* _WORK TO BE COMPLETED_
Could you write out the records below exactly as they appear, leaving out any pictures?

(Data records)
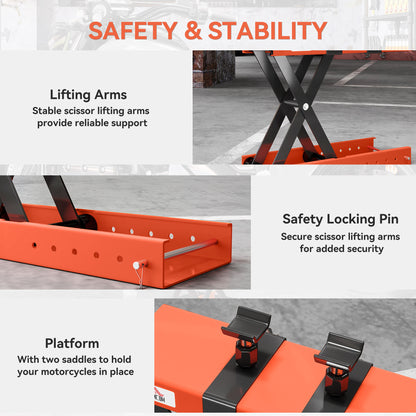 SAFETY & STABILITY

Lifting Arms
Stable scissor lifting arms provide reliable support

Safety Locking Pin
Secure scissor lifting arms for added security

Platform
With two saddles to hold your motorcycles in place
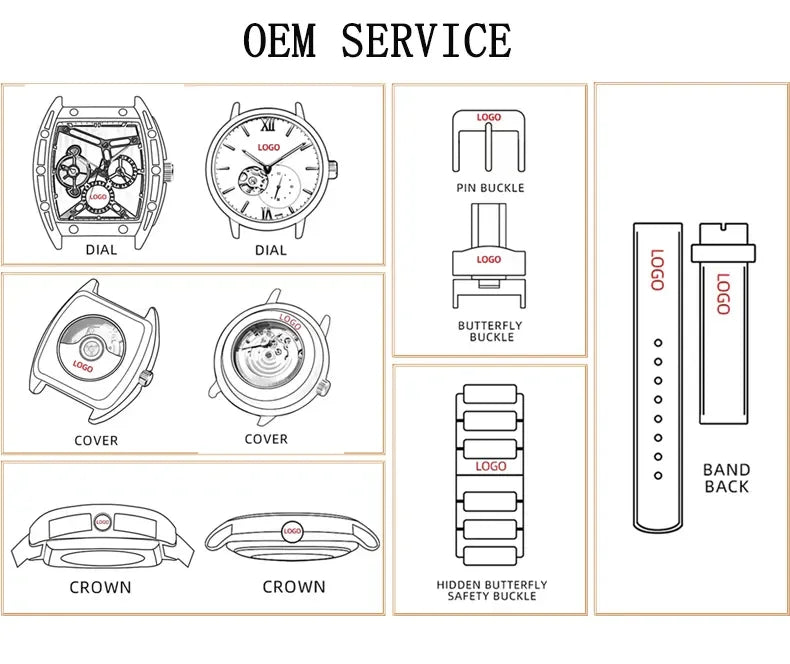 OEM SERVICE

LOGO
DIAL

LOGO
DIAL

LOGO
COVER

LOGO
COVER

LOGO
CROWN

LOGO
CROWN

LOGO
PIN BUCKLE

LOGO
BUTTERFLY BUCKLE

LOGO
HIDDEN BUTTERFLY SAFETY BUCKLE

LOGO

LOGO

BAND BACK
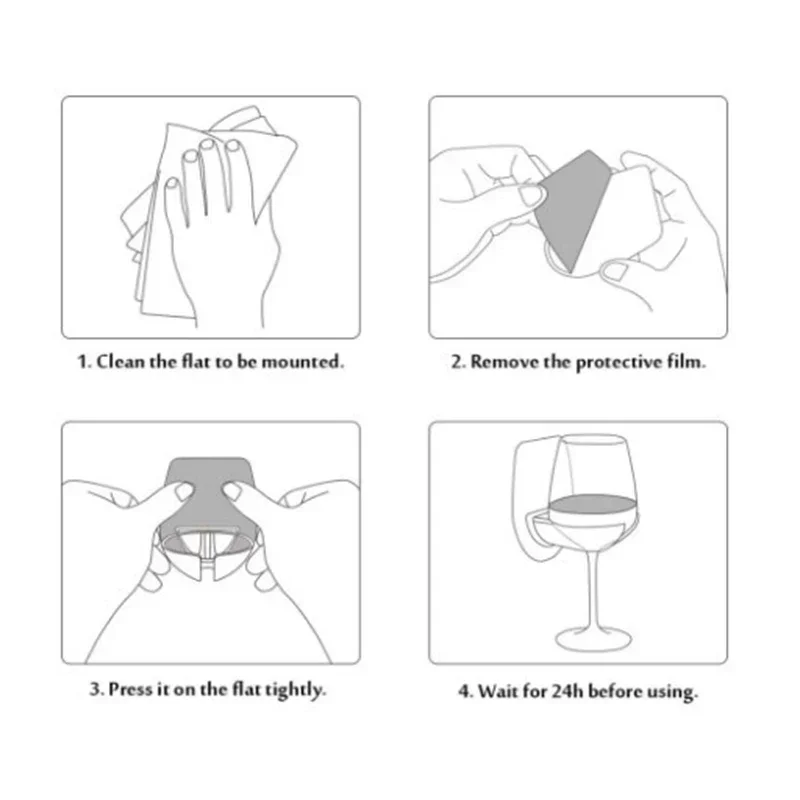 1. Clean the flat to be mounted.

2. Remove the protective film.

3. Press it on the flat tightly.

4. Wait for 24h before using.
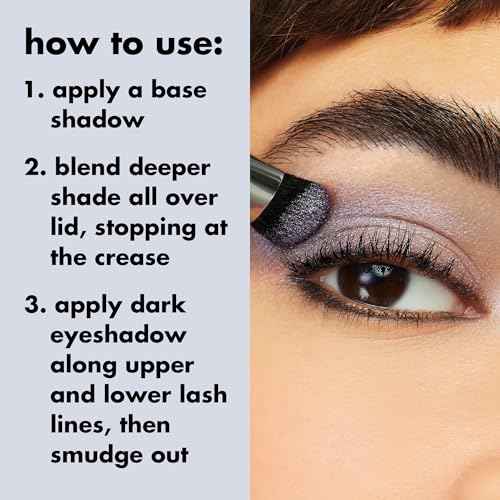 how to use:

1. apply a base shadow

2. blend deeper shade all over lid, stopping at the crease

3. apply dark eyeshadow along upper and lower lash lines, then smudge out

* _EXERCISE SOLUTION_
 SAFETY & STABILITY

Lifting Arms
Stable scissor lifting arms provide reliable support

Safety Locking Pin
Secure scissor lifting arms for added security

Platform
With two saddles to hold your motorcycles in place
 OEM SERVICE

LOGO
DIAL

LOGO
DIAL

LOGO
COVER

LOGO
COVER

LOGO
CROWN

LOGO
CROWN

LOGO
PIN BUCKLE

LOGO
BUTTERFLY BUCKLE

LOGO
HIDDEN BUTTERFLY SAFETY BUCKLE

LOGO

LOGO

BAND BACK
 1. Clean the flat to be mounted.

2. Remove the protective film.

3. Press it on the flat tightly.

4. Wait for 24h before using.
 how to use:

1. apply a base shadow

2. blend deeper shade all over lid, stopping at the crease

3. apply dark eyeshadow along upper and lower lash lines, then smudge out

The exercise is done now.